Friday, March 18, 2016

#793: The American Friend

(Wim Wenders, 1977)

Patricia Highsmith looms large in cinema when it comes to 20th century novelists. Her greatest contribution to the medium was Hitchcock's 1951 masterpiece Strangers on a Train, but Purple Noon (which is in the Collection) and Talented Mr Ripley are also significant works, both based on the same novel with different takes. Just last year, Todd Haynes delivered Carol, which was just hastily voted the best LGBT movie of all time in a BFI poll (the film's portrayal of lesbians stands in contrast to Strangers on a Train's homoerotic portrayal of the evil Bruno, a Freudian and outdated psychosis that mars an otherwise near-perfect film).
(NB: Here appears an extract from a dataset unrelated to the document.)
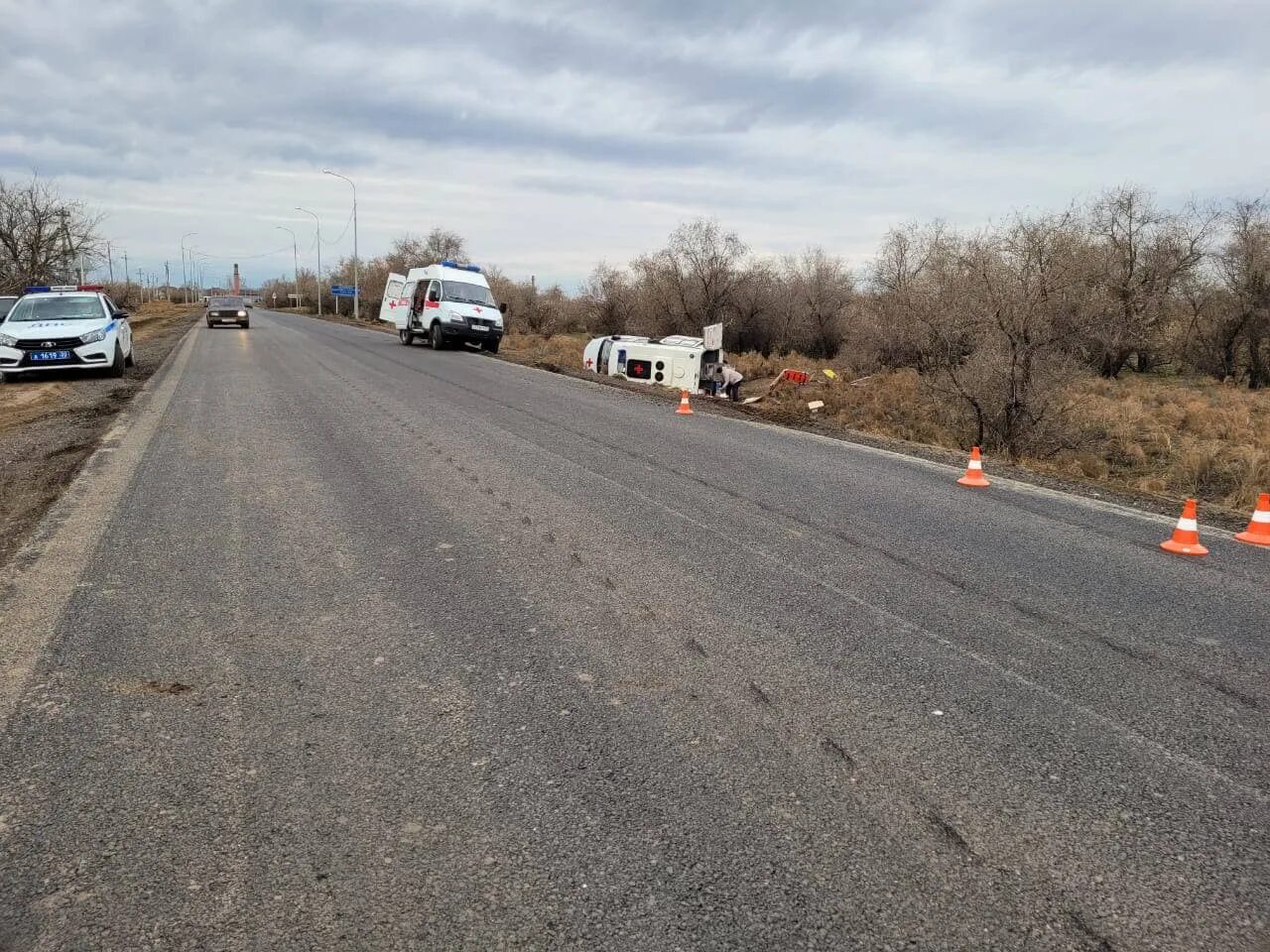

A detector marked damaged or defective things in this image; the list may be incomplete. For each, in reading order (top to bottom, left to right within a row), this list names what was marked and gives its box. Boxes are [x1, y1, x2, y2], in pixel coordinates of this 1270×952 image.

overturned white van [375, 262, 505, 352]
overturned white van [581, 337, 710, 393]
The American Friend is a loose adaptation of one of Highsmith's other Ripley books, one that hadn't even been published by the time Wenders bought the rights and decided to adapt it for the big screen. Unsurprisingly, Wenders did not stick to the novel closely, and The American Friend is consequently closer in style to Wenders's other films than to Highsmith's other adaptations. That said, there remains a bit of homoerotic subtext and many of the tragic undertones of ordinary people caught up in a story that propels them toward ruin that are present in most of Highsmith's work. The movie is a much richer noir tribute because of it.

Wenders makes movies that seem to exist in their own realities, a trend that culminated in his greatest film, Wings of Desire, which straddled the border between waking state and dreamworld, this life and the one after, cinema and transcendence. The American Friend is no different, though it desperately wants to belong to the long tradition of American noir and lost 60s idealism of Hopper's own films. Although Hopper was not Wenders's first choice for Ripley, he matches the tone of the film perfectly, and I don't think it would be as meaningful with a pure actor in the role. There's very little in the way of suspense here, though the two murder sequences are tautly constructed, and Wenders is instead more interested in the layering of emotional connections and the quiet descent into noir-styled fatalism. Many noir films unfurl like dreams, which has often led to surreal entries in the genre. Wenders opts for gritty and deliberate realism, which elevates the drama to mythical levels anyway.

The American Friend is most notable as a Wenders film, but it's still an excellent thriller with existential charm. It's a minor entry in his catalog that sets the stage for the recently announced Road Trilogy and likely more Wenders in the coming years. (The State of Things? Until the End of the World? There have been rumors of Buena Vista Social Club.) Hopefully that set will match the towering charms of Wings and Paris, Texas, but for now this will do as a holdover.